BRIEF DESCRIPTION OF DRAWINGS
[0073] FIG. 1 is a structure diagram of a system adopting a
wireless relay technology in the related art;
[0074] FIG. 2 is a flow chart of a base station and a relay node
realizing configuration update;
[0075] FIG. 3 is a diagram of a network layout of a base station
and a relay node;
[0076] FIG. 4 is a flow chart of a relay node and a base station
setting up an X2 interface;
[0077] FIG. 5 is a flow chart of configuration update of a base
station in embodiment 2;
[0078] FIG. 6 is a flow chart of configuration update of a base
station in embodiment 3;
[0079] FIG. 7 is a flow chart of setting up an X2 interface between
relay nodes in embodiment 4.
PREFERRED EMBODIMENTS OF THE PRESENT INVENTION
[0080] The basic idea of the method for obtaining information of a
neighbor cell of the present invention is that: a donor base
station carries cell attribute information in an X2 interface
signaling sent to a relay node; and the relay node updates
corresponding cell attribute after receiving the cell attribute
information.
[0081] The cell attribute information includes indication
information about whether the cell is administered by the relay
node which is administered by the donor base station, or
information about whether another base station to which the cell
belongs has an X2 interface with the donor base station.
[0082] Wherein, the X2 interface signaling can be a base station
configuration update, an X2 setup request, an X2 setup response, or
other newly added X2 interface signaling.
[0083] Preferably, a relay node information cell is added into the
X2 interface signaling, and the cell configuration information of
the cell administered by the relay node is added into the newly
added relay node information cell.
[0084] The relay node receiving the X2 interface signaling can be a
relay node administered by the donor base station or a relay node
administered by another base station.
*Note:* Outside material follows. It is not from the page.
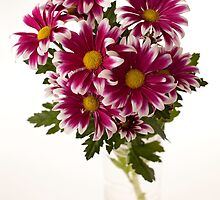 chrysanthems in glas vase by OldaSimek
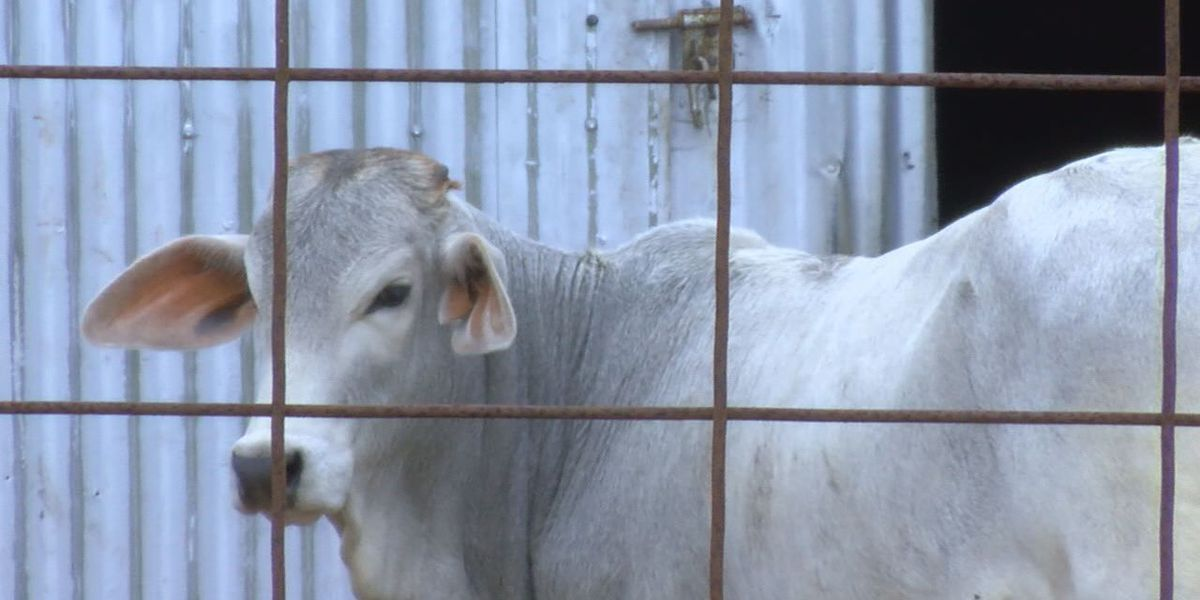 New regulations coming to East Texas livestock owners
When the donor base station
sends the X2 interface signaling to the relay node administered by
the other base station, the X2 interface signaling further
comprises the identifier information of the relay node administered
by the other base station, or a transport layer bearing the X2
interface signaling comprises IP address information of the relay
node administered by the other base station.
[0085] The relay node applies the received cell attribute
information to a process of target cell selection and/or handover
type selection of a user equipment in the administered cell.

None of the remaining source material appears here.